Step 3: Work Objectives: test our approach and methodology in real-life workplace conditions and during practical workshops with mixed mono- and multilingual participants, face challenges, discover potential of international talents and apply it in practice. During Step 3, practical workshops with a mixed group of participants are organised locally to test the skills and methods practised in Step 2. All participants will document their through learning diaries. Participants will be asked to share their experiences in a web blog to help create a comprehensive set of practices that support communication in a multilingual workplace.

Results: What project results and other outcomes do you expect your project to have?
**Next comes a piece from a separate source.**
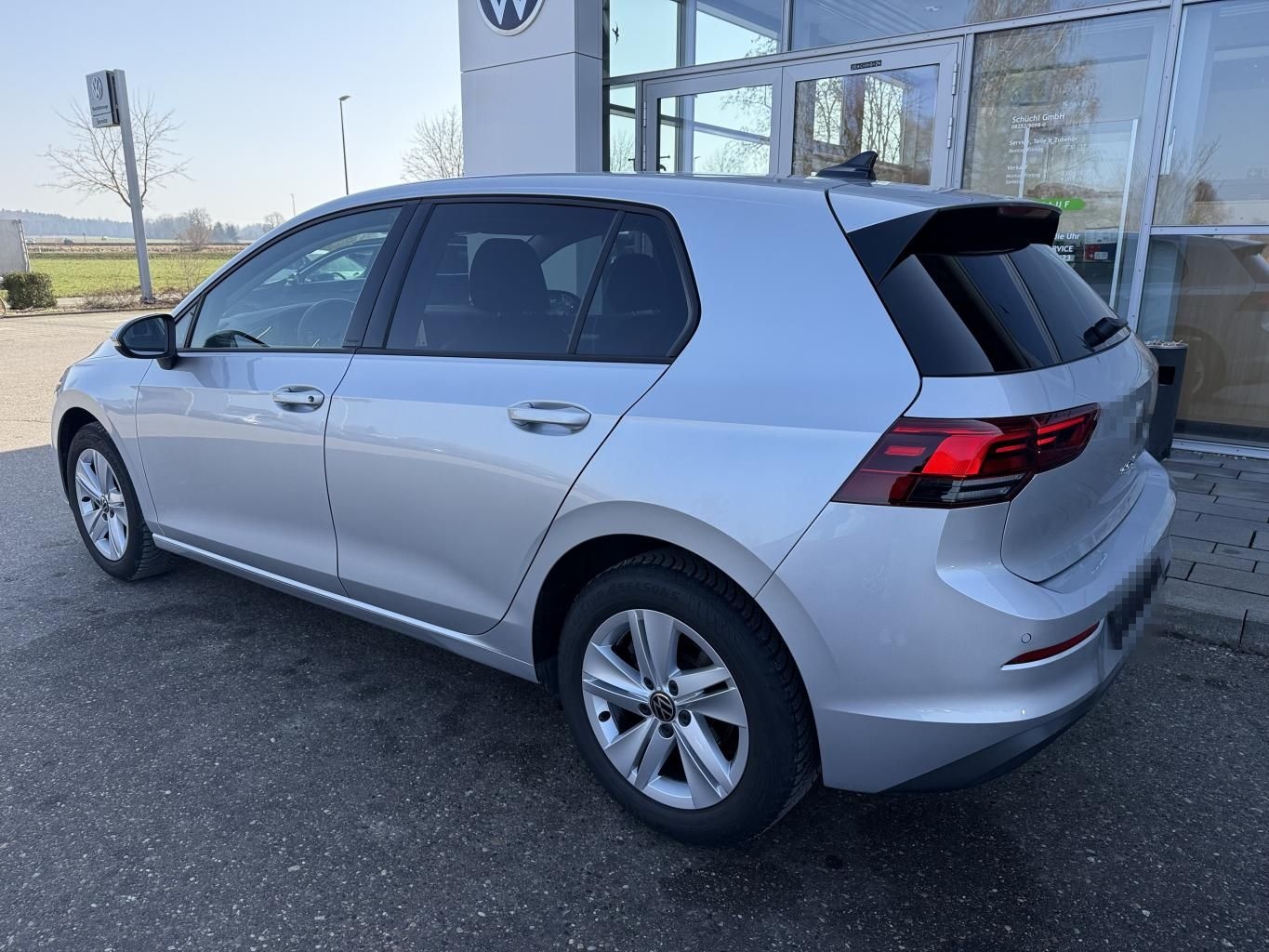 Volkswagen Golf 2.0 TDI DSG LIFE APP-CONNECT+ACTIVE-INFO+KA foto 3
The Lang@Work project will adapt the method of pedagogical translanguaging to working life contexts. Focusing on education as a workplace, the project helps re-frame the position of an educator as a learner. By shifting the narrative about what it means to be “fluent”, the project seeks to challenge the culture of ‘natispeakerism’, which strictly regulates who can pass as “one of us”. By doing so, the project contributes to building a more inclusive education system. The project thus brings the principles of Diversity, Inclusion and Equity (DEI) to the education sector. The partners agreed to produce the following material results: Working Research Paper, e-Toolkit for Career Guidance for International Talents, e-Handbook, Learning Diary Blog, e-Course popularizing translanguaging and multilingualism (accessible for non-expert audiences, including youth). These results are complementary but each is tailored to the needs of a specific target group. Therefore, our results offer a comprehensive approach to understanding multilingualism and supporting communication across mismatched language skills.